**Working data**
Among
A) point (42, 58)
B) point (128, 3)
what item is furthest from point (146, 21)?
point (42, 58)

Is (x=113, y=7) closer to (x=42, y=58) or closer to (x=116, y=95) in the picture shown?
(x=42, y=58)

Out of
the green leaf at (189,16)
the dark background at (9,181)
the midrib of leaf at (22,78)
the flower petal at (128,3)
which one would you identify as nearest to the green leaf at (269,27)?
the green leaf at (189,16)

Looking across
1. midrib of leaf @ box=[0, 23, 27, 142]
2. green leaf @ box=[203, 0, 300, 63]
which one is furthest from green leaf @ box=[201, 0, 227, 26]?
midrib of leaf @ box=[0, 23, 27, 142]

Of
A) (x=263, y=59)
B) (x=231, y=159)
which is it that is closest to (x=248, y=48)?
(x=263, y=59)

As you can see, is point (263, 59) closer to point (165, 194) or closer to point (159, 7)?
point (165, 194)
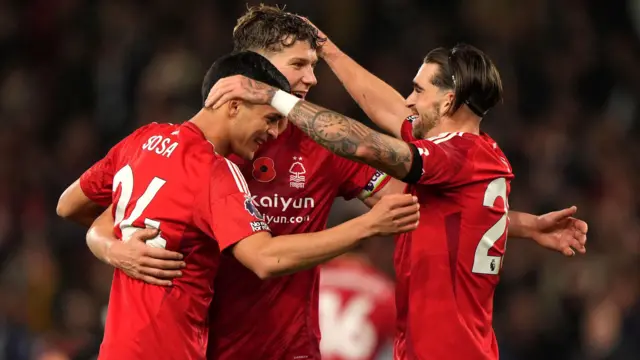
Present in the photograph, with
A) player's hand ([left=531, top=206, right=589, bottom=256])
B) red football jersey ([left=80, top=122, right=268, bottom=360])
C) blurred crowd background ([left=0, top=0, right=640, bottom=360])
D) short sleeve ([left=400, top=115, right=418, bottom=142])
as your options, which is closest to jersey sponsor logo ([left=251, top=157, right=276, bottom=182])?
red football jersey ([left=80, top=122, right=268, bottom=360])

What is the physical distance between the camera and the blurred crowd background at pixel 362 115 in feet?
30.2

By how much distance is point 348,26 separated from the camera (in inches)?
460

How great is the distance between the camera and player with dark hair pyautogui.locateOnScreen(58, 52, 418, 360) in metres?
4.24

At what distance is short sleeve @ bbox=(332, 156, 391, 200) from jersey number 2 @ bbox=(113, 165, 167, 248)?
1.03 meters

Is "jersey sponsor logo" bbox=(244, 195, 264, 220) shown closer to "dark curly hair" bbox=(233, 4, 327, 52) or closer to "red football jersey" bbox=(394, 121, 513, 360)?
"red football jersey" bbox=(394, 121, 513, 360)

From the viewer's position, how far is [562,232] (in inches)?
212

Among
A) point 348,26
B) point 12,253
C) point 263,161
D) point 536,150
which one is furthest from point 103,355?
point 348,26

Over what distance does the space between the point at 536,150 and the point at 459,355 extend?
606 centimetres

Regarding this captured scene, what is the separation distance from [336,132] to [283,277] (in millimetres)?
872

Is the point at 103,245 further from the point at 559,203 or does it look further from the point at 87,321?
the point at 559,203

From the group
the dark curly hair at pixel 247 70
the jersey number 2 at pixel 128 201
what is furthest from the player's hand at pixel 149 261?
the dark curly hair at pixel 247 70

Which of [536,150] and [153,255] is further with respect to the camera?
[536,150]

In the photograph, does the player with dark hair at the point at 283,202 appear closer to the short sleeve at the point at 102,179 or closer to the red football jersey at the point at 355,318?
the short sleeve at the point at 102,179

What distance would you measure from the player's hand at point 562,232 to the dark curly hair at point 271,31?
1368 millimetres
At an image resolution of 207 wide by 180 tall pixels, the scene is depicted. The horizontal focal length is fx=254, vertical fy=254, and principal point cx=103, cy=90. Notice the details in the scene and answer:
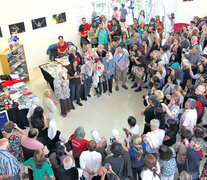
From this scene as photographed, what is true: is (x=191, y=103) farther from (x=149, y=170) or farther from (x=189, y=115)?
(x=149, y=170)

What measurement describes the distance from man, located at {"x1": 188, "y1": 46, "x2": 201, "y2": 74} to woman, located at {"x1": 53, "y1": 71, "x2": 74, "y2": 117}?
12.3ft

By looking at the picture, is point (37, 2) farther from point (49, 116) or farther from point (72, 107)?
point (49, 116)

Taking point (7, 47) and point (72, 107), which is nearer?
point (72, 107)

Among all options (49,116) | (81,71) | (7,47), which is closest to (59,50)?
(7,47)

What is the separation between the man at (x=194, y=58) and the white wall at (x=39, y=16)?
212 inches

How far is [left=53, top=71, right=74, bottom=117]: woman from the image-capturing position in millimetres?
6820

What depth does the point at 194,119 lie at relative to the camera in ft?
17.6

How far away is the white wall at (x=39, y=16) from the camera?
9.11 m

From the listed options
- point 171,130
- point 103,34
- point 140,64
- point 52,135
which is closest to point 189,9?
point 103,34

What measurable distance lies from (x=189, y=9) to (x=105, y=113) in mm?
8994

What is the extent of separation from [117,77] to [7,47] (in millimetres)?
4206

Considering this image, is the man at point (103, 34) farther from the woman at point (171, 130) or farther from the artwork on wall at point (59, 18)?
the woman at point (171, 130)

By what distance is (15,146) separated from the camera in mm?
5055

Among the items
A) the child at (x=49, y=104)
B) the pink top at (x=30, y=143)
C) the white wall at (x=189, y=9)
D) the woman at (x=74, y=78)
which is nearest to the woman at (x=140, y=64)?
the woman at (x=74, y=78)
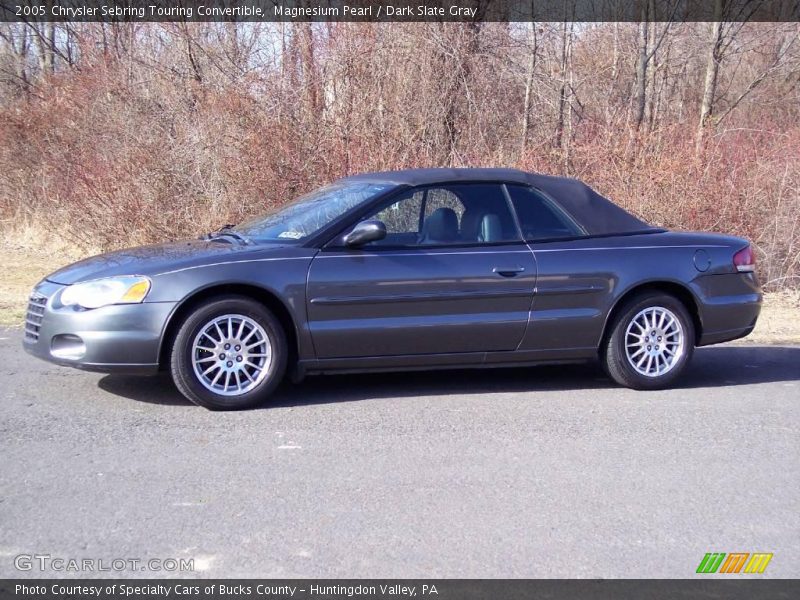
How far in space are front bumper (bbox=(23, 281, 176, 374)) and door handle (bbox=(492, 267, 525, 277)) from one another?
2.23 meters

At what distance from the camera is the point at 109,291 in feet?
19.7

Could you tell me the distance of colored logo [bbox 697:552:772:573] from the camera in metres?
3.95

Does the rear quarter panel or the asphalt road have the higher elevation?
the rear quarter panel

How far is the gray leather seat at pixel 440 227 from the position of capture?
669 cm

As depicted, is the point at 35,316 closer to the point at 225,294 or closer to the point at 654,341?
the point at 225,294

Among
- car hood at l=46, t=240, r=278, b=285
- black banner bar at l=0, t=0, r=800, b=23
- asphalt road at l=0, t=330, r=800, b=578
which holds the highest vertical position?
black banner bar at l=0, t=0, r=800, b=23

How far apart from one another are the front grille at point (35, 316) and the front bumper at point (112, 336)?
0.67 ft

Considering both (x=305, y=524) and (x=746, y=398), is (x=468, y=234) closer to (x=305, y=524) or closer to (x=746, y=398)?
(x=746, y=398)

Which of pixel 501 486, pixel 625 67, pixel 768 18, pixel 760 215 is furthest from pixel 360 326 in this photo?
pixel 768 18

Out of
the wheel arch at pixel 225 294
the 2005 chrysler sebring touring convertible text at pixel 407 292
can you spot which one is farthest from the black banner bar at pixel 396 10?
the wheel arch at pixel 225 294

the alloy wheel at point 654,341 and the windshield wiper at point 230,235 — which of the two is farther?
the alloy wheel at point 654,341

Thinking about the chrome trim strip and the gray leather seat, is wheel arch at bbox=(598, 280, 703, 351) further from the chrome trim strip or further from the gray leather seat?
the gray leather seat

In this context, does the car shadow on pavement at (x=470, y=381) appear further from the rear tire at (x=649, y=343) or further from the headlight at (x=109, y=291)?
the headlight at (x=109, y=291)
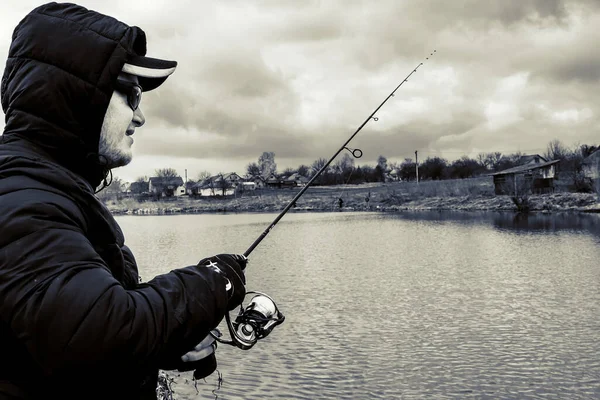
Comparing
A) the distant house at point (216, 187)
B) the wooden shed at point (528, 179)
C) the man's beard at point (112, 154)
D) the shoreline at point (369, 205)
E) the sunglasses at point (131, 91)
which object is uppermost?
the distant house at point (216, 187)

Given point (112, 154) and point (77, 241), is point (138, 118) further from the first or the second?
point (77, 241)

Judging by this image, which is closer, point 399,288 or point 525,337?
point 525,337

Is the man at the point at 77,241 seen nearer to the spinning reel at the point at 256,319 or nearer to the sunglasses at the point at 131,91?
the sunglasses at the point at 131,91

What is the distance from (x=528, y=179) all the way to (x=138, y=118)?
222ft

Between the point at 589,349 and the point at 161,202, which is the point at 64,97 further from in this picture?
the point at 161,202

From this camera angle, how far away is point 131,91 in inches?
67.2

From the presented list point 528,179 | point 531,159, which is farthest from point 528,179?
point 531,159

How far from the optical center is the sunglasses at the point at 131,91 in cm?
166

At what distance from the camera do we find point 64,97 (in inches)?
59.7

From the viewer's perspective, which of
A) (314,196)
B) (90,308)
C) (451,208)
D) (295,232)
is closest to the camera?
(90,308)

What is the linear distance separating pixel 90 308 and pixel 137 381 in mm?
492

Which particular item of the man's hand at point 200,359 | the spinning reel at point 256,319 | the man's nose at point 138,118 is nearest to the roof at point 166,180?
the spinning reel at point 256,319

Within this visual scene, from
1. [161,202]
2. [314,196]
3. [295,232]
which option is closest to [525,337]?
[295,232]

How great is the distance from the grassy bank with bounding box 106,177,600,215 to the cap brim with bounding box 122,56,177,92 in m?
52.4
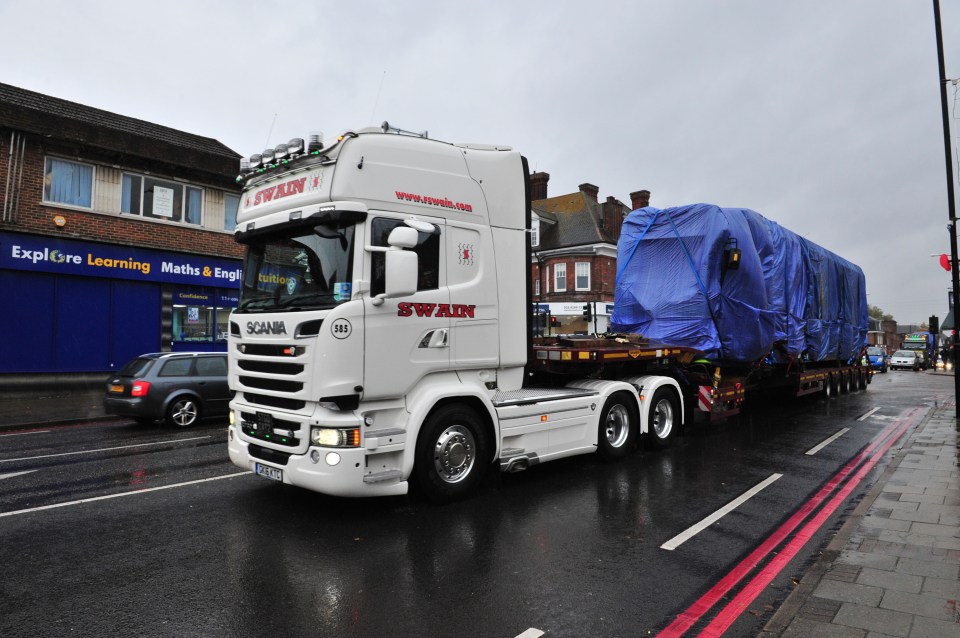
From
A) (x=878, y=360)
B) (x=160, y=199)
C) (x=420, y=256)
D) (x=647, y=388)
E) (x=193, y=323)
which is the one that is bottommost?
(x=878, y=360)

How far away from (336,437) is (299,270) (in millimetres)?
1675

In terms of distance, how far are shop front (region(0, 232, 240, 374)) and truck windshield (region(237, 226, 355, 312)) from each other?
522 inches

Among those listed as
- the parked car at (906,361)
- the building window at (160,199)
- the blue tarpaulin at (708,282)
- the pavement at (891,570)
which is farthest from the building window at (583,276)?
the parked car at (906,361)

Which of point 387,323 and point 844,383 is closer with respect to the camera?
point 387,323

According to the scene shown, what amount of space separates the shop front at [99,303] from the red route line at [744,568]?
17.6m

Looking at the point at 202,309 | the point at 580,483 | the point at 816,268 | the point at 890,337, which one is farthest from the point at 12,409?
the point at 890,337

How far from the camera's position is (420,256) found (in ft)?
18.6

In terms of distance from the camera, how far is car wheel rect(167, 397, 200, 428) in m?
10.9

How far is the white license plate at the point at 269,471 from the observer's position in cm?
533

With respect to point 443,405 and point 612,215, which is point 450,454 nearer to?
point 443,405

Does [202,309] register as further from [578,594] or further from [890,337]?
[890,337]

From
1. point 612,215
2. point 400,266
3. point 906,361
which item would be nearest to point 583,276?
point 612,215

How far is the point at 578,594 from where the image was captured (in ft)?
12.6

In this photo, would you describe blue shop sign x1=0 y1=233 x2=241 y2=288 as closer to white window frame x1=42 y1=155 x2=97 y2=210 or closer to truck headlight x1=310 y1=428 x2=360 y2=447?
white window frame x1=42 y1=155 x2=97 y2=210
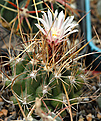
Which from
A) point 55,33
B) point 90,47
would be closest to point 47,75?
point 55,33

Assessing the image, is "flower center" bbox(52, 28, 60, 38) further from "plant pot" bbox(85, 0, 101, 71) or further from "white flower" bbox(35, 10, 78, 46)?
"plant pot" bbox(85, 0, 101, 71)

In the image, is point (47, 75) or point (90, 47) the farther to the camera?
point (90, 47)

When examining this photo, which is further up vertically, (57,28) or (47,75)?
(57,28)

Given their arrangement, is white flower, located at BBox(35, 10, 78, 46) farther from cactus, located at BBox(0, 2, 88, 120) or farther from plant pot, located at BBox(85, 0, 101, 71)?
plant pot, located at BBox(85, 0, 101, 71)

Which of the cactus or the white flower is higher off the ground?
the white flower

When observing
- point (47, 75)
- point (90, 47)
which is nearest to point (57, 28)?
point (47, 75)

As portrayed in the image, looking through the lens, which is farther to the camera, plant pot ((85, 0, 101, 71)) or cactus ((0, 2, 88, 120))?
plant pot ((85, 0, 101, 71))

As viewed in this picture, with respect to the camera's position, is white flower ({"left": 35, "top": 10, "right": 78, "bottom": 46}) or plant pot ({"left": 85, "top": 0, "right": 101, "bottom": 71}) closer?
white flower ({"left": 35, "top": 10, "right": 78, "bottom": 46})

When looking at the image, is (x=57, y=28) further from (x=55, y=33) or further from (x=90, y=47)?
(x=90, y=47)

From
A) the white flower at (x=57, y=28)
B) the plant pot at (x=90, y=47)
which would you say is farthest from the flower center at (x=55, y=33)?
the plant pot at (x=90, y=47)

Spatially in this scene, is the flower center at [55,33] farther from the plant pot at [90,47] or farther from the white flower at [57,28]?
the plant pot at [90,47]

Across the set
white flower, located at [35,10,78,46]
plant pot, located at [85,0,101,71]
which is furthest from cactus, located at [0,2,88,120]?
plant pot, located at [85,0,101,71]

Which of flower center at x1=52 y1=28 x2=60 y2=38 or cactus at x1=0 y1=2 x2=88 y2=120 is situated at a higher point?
flower center at x1=52 y1=28 x2=60 y2=38
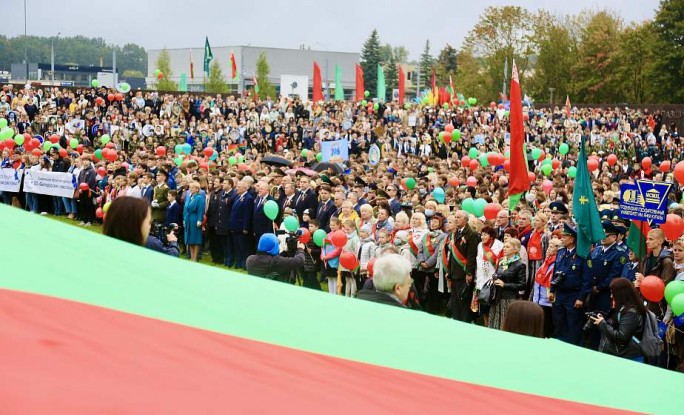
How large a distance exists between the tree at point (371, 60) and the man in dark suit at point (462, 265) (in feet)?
329

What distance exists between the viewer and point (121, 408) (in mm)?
2346

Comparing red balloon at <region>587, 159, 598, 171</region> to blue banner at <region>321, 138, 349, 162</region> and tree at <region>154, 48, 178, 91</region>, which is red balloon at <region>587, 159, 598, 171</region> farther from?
tree at <region>154, 48, 178, 91</region>

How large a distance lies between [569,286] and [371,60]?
344ft

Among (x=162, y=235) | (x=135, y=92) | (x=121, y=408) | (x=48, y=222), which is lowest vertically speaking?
(x=162, y=235)

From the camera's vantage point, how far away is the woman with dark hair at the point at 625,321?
833cm

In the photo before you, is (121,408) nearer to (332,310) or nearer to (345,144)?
(332,310)

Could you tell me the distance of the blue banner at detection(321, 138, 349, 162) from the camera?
2448 cm

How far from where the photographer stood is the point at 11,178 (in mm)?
23859

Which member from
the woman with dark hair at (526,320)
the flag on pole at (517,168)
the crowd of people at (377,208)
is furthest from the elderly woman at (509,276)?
the woman with dark hair at (526,320)

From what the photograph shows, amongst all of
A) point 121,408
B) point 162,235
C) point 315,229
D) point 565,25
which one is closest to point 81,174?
point 162,235

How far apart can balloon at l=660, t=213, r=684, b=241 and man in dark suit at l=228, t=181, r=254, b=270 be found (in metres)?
8.25

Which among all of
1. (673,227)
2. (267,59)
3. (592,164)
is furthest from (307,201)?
(267,59)

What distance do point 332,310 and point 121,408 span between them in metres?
→ 1.68

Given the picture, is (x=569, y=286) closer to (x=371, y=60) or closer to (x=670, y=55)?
(x=670, y=55)
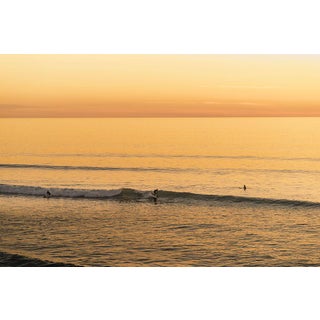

**Set exercise**
Count the lines in the records above that contain the string "exists". Reply with the number alone.

**Solution to the exercise**
2